No me gusta la playa. Mis amigos ya saben que lo peor que pueden hacer conmigo en verano es proponerme un plan que incluya pasar varias horas tumbada en la arena, rodeada de familias con niños pequeños que chillan cada vez que los salpica una ola, grupos de adolescentes comentando a bocajarro la farra de la noche anterior o parejas (no tan jóvenes) con el cuerpo cubierto de tatuajes y las nalgas relucientes de aceite solar dándose el lote a mi lado. 

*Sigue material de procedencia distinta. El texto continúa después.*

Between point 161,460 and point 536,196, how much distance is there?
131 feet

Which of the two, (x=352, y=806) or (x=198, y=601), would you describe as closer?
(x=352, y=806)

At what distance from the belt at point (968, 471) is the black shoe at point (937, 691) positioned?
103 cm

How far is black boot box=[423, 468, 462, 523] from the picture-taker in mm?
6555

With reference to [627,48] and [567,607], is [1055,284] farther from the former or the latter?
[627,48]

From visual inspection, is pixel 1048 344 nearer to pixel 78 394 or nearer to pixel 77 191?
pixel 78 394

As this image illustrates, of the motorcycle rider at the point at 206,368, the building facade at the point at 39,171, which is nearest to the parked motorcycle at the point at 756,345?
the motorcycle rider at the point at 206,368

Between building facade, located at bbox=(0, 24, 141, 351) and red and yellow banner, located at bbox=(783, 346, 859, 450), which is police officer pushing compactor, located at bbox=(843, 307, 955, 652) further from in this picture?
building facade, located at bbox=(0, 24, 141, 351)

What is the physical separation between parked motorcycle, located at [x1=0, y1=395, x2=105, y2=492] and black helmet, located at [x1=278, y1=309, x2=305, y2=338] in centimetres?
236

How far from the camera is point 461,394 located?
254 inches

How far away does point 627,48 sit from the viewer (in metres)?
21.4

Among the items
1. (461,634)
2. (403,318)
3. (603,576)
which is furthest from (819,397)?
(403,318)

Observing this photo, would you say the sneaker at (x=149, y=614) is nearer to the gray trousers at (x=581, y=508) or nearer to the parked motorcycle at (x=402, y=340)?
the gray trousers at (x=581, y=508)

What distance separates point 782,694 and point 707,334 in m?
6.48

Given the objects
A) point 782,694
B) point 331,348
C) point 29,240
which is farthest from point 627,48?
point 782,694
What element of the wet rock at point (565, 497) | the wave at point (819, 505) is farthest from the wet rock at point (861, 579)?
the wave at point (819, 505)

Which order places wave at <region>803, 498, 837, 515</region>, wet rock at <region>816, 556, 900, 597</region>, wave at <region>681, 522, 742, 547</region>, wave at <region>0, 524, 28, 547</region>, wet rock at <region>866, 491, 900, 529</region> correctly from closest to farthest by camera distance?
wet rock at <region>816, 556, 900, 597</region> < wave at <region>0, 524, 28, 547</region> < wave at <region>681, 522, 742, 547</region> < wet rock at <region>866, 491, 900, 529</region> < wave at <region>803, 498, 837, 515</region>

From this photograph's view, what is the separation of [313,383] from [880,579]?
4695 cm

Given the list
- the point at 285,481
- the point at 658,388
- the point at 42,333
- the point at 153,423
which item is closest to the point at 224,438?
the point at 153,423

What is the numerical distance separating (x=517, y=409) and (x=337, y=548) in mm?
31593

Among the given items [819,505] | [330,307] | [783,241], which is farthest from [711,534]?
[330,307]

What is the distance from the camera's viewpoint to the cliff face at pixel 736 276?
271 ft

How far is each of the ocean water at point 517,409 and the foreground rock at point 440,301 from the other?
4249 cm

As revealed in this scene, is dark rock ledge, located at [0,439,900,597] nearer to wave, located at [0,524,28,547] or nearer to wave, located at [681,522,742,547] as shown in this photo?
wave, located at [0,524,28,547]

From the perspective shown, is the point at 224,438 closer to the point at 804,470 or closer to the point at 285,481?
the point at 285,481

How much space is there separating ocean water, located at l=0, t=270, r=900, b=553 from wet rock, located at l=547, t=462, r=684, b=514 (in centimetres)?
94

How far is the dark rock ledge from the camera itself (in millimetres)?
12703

Me pone de mal humor notar que me estoy asando de calor bajo un sol abrasador, que tengo el culo todavía mojado, que me arden los hombros y las pantorrillas, que el dedo pequeño de mi pie roza peligrosamente una colilla o un tapón de botella enterrado en la arena. Y qué decir si llego a toparme con alguno de los seres vivos que habitan en las salvajes aguas de la costa del Maresme: 

“¡Un pulpo, papá, un pulpo!”, recuerdo que un crío chillaba como loco mientras apuntaba con el dedo el bicho traslúcido que se aferraba a su pierna. Contemplé la escena desde mi toalla, sintiendo que un escalofrío recorría toda mi espalda. La visión de los tentáculos babosos del animal atrapados en la pierna del niño me dio tanto repelús que opté por no bañarme más. Aunque un pulpo es lo de menos. Una mañana, después de una tormenta, me encontré con una rata muerta junto a la orilla, cerca de la desembocadura de una riera. Tenía el vientre inflado y estaba tan llena de agua que parecía un animal de otro planeta. Colgué la foto en Instagram y durante un tiempo estuve recibiendo mensajes de gente que no se metía en el agua por culpa mía. “Es lo que hay”, les decía.

 También me da mucho repelús ver una medusa, rozar un alga con los brazos o descubrir que estoy nadando rodeada de una sospechosa espumita. Cuando sucede esto último, empiezo a nadar --estilo crol-- mar adentro, rezando para que no me dé un calambre en la pierna o un corte de digestión y me ahogue sin que nadie se dé cuenta. A los pocos segundos estoy agotada y tengo que detenerme para coger aire (nunca he conseguido sacar la nariz para respirar sin acabar tragando agua), pero es entonces cuando se produce el mejor momento: flotando en el agua, vuelvo la cabeza atrás y me quedo ensimismada contemplando las maravillas de la costa del Maresme: el tren de Cercanías, con su zumbido largo e inconfundible, haciendo vibrar las catenarias, el tráfico de la Nacional-II, la imponente silueta de una fábrica de detergentes construida junto al mar, con sus chimeneas humeantes manchando de nubes blancas el cielo azul.

Para relajarse aún más, al salir del agua siempre está la opción de refugiarse en un chiringuito y disfrutar de una comida con el bañador mojado, notando que las piernas se te enganchan a la silla del plástico por culpa del sudor, viendo pies descalzos jugueteando con las chancletas bajo las mesas, y disfrutando de un vino blanco caliente y aguado por culpa de meter hielos dentro de la copa. Hay gustos para todos. Yo, personalmente, prefiero evitarme todo esto. A no ser, claro, que me lleven a una playa de las Baleares o de la Costa Brava un día entre semana, fuera de temporada --un miércoles soleado de mediados de junio, por ejemplo, cuando el agua aún está muy fría y se te pone la piel de gallina cuando sales del agua y te tumbas en la toalla-- y que luego me prometan un arroz de pescado como dios manda y un buen vino blanco, seco, muy frío. De postre, helado de turrón y una siesta bien acompañada, con la piel todavía salada.